* _ABOUT THIS EXERCISE_:
Copy the passage on dopamine and swimming from "Dopamine inhibits the" to "with DA (N=5).", renaming "fictive swimming" as "fictive locomotion" throughout.

* _DOCUMENT SECTION_:
To study the potential inhibitory effects of DA, we first needed to activate the swim motor pattern. We used the application of a mixture of 50μmol l–1 5-HT and 50 μmol l–1 OA,followed by a saline wash, as this was shown to be a robust and reliable method for inducing swim episodes (Crisp and Mesce, 2003; Mesce et al.,2001). This 5-HT/OA mixture was applied to the entire CNS for 30 min, followed by a 30 min washout. Then, 50 μmol l–1 DA was bath applied to the preparation (both head brain and nerve cord) to determine if DA could inhibit swimming.

We observed that swim episodes abruptly ceased within 1 min of DA application in 100% of preparations examined(Fig. 2; N=5). By contrast, swimming persisted in four of the six control preparations in which the mixture washout was followed by saline without DA. The interaction between perfused salines (with or without DA) and the number of preparations that stopped swimming was statistically significant (P<0.05).

Fig. 2.

Dopamine inhibits the expression of fictive swimming. Robust swimming was induced by a combination of a 30 min bath application of the amine mixture (50μmol l–1 serotonin and 50 μmol l–1octopamine) administered to the brain and nerve cord, followed by a 30 min saline `washout' (Mesce et al.,2001). At the end of washout, 50 μmol l–1 DA was applied to the brain and nerve cord for 30 min, thus terminating the expression of fictive swimming. The entire last 9 min of washout (labeled min 1, to arrow) and first 6 min of DA application (min 10 to end of record) are depicted here. Black boxes depict entire swim episodes, defined as a series of uninterrupted swim motor neuron (DE-3) bursts in the dorsal posterior (DP)nerve. Swim inhibition by DA occurred within 1 min, and swimming was never observed in any preparations treated with DA (N=5).

Fig. 2.

* _DATA UNDER STUDY_:
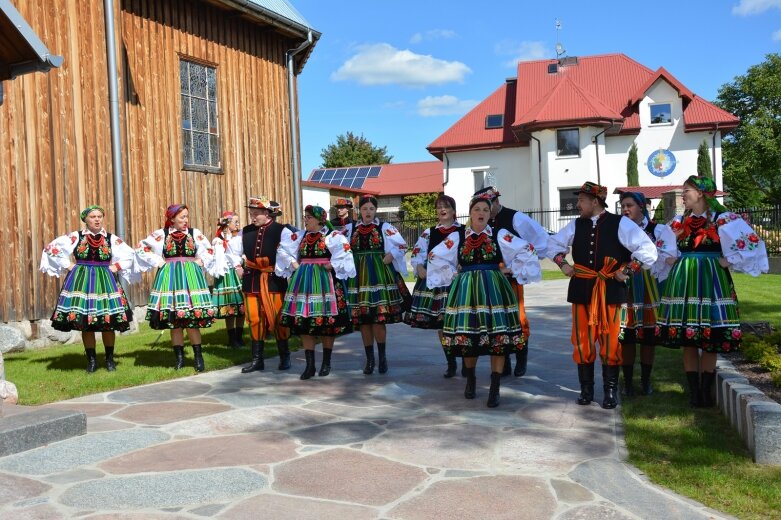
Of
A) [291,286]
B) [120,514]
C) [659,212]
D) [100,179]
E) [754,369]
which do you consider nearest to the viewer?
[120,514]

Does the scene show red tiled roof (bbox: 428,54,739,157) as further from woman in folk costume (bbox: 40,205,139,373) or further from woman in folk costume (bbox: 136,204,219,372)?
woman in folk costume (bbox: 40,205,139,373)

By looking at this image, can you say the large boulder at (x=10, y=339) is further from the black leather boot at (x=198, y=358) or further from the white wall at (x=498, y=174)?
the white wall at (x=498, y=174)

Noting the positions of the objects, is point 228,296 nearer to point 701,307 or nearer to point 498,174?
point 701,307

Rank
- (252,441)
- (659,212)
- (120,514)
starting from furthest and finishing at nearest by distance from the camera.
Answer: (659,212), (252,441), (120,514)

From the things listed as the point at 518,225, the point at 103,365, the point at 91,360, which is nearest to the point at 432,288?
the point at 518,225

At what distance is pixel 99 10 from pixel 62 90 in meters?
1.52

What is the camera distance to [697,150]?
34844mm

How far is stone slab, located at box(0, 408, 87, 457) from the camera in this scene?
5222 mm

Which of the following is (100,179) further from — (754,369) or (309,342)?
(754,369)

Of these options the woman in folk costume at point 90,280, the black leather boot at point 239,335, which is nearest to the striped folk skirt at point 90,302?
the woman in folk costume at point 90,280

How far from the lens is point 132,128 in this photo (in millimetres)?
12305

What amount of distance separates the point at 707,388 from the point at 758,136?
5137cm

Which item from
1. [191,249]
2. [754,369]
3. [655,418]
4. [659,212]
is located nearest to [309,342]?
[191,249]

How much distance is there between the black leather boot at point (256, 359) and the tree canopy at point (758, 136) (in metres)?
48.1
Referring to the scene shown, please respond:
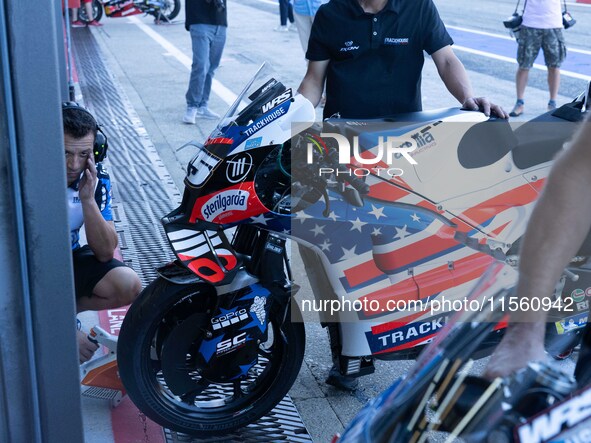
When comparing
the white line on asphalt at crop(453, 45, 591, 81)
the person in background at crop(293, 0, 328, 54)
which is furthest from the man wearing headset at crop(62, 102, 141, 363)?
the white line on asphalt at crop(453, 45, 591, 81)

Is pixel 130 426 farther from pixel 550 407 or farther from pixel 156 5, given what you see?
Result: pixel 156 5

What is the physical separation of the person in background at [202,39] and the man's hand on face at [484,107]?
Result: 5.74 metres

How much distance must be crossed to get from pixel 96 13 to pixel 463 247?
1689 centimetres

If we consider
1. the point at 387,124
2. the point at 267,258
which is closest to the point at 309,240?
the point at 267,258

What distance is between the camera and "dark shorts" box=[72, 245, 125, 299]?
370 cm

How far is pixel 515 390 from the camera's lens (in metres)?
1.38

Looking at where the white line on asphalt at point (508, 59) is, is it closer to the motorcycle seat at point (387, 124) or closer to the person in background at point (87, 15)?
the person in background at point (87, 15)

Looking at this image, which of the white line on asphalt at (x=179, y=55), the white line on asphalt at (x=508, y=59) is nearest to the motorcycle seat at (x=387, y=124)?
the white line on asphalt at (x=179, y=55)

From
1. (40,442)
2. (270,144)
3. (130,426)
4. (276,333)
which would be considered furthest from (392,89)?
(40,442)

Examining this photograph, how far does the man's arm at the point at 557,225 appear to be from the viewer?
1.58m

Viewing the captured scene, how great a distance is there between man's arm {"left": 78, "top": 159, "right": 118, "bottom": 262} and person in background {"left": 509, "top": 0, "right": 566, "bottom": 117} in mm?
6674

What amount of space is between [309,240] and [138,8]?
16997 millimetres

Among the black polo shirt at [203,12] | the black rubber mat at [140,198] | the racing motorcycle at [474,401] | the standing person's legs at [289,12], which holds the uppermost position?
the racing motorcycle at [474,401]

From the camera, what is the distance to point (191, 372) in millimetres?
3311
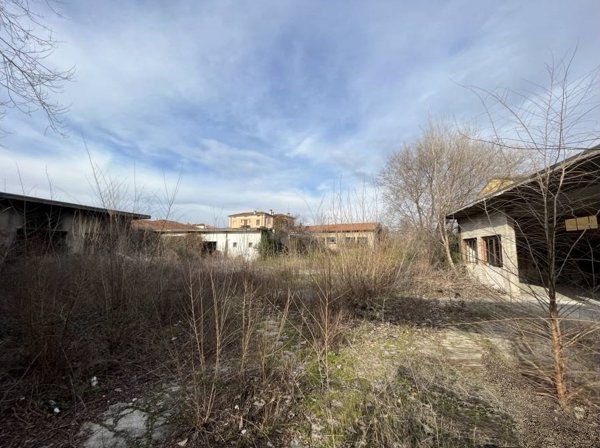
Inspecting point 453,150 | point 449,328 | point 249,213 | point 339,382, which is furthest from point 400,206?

* _WRITTEN RESPONSE_:
Dopamine inhibits the expression of fictive locomotion. Robust swimming was induced by a combination of a 30 min bath application of the amine mixture (50μmol l–1 serotonin and 50 μmol l–1octopamine) administered to the brain and nerve cord, followed by a 30 min saline `washout' (Mesce et al.,2001). At the end of washout, 50 μmol l–1 DA was applied to the brain and nerve cord for 30 min, thus terminating the expression of fictive locomotion. The entire last 9 min of washout (labeled min 1, to arrow) and first 6 min of DA application (min 10 to end of record) are depicted here. Black boxes depict entire swim episodes, defined as a series of uninterrupted swim motor neuron (DE-3) bursts in the dorsal posterior (DP)nerve. Swim inhibition by DA occurred within 1 min, and swimming was never observed in any preparations treated with DA (N=5).